“Non possiamo dimenticare che le nostre opere sono comunque inserite a pieno titolo nel Ssn, sin dalla sua istituzione, e quindi si trovano a dover operare in un settore divenuto sempre più complesso. Inoltre sono tenute a fornire garanzie e tutele alle famiglie dei circa 100mila lavoratori che operano, a diverso titolo, al loro interno”. Lo ha ricordato questa mattina padre Virginio Bebber, presidente dell’Aris, nella relazione pronunciata durante la assemblea nazionale che si svolge a Roma.
“Fatti salvi i diritti dei lavoratori, esse operano in uno stile di gestione non profit”, ha sottolineato il sacerdote, spiegando che “questo significa fuggir proprio dalla logica del profitto. Anzi è proprio per questo che spesso ci troviamo ad affrontare problematiche difficili, a volte insormontabili, specie in campo gestionale.
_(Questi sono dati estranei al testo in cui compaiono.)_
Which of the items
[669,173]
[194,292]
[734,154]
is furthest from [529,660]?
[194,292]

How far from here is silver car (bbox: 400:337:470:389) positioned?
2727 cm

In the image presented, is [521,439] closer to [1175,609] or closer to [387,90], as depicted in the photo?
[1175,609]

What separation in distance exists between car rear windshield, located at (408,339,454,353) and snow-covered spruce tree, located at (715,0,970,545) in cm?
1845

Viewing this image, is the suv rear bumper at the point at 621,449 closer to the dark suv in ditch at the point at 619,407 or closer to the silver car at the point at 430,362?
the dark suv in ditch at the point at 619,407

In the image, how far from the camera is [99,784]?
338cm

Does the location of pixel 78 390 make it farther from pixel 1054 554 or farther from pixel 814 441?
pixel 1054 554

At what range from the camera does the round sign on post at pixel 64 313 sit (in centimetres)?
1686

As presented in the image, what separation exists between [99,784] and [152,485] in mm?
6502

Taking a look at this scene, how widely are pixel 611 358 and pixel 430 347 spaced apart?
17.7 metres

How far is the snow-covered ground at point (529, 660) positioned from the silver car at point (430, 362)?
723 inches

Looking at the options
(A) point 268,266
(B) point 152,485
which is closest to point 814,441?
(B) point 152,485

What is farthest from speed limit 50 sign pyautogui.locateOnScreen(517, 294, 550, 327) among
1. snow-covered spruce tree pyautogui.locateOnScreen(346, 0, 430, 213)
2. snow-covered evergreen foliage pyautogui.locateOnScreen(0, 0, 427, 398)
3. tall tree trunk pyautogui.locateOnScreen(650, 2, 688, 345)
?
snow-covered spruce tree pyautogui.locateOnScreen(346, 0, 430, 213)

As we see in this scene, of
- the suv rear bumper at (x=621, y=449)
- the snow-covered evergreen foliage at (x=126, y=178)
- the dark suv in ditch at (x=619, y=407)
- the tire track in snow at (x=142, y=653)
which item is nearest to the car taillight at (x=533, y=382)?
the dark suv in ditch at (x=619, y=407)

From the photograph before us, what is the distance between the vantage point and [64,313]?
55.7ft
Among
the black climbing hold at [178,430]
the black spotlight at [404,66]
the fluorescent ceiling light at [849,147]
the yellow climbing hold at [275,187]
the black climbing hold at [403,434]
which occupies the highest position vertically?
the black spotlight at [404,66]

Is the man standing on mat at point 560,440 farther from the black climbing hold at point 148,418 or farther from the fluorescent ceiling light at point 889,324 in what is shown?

Soprattutto quando i ritardi nei rimborsi da parte delle Regioni mettono in seria difficoltà l’esistenza stessa delle strutture che ancora cercano di far fronte a tagli e devastanti imposizioni che giungono dalle autorità del Paese. Non a caso in questi ultimi anni molte di queste opere sono state costrette a chiudere i battenti per non essere più in grado di far fronte a queste criticità”. “Ciononostante – ha assicurato – continueremo a dare il nostro contributo a tutela dei sofferenti, dei più deboli, con impegno e dedizione, ma al contempo auspichiamo, in questo difficile cammino, maggiore attenzione e senso di responsabilità da parte delle Istituzioni pubbliche e un rinnovato sostegno dall’intera comunità cattolica di cui siamo testimonianza nel mondo della salute”.
Riferendosi alle sofferenze del mondo odierno, padre Bebber ha poi evidenziato la necessità di “costruire una vera e propria rete di solidarietà cattolica che funzioni come un cammino sempre aperto, lungo il quale si trovino a passare ogni istante dei Buoni Samaritani, pronti a caricarsi sulle spalle l’uomo sofferente disteso sul ciglio della strada, per portarlo laddove possa trovare assistenza e cure amorose”. “La sofferenza di uno, qualunque essa sia, deve diventare ‘notizia’ per la comunità – ha ammonito – affinché sia essa stessa in grado di mettere in campo tutte le sue energie per soccorrere chi ha bisogno. Io vedo proprio nella parrocchia il centro di smistamento di questa catena integrata di solidarietà. È nelle sue corde e può farlo. Se c’è bisogno di aiuto e di collaborazione che tutti siano pronti a scendere in campo”.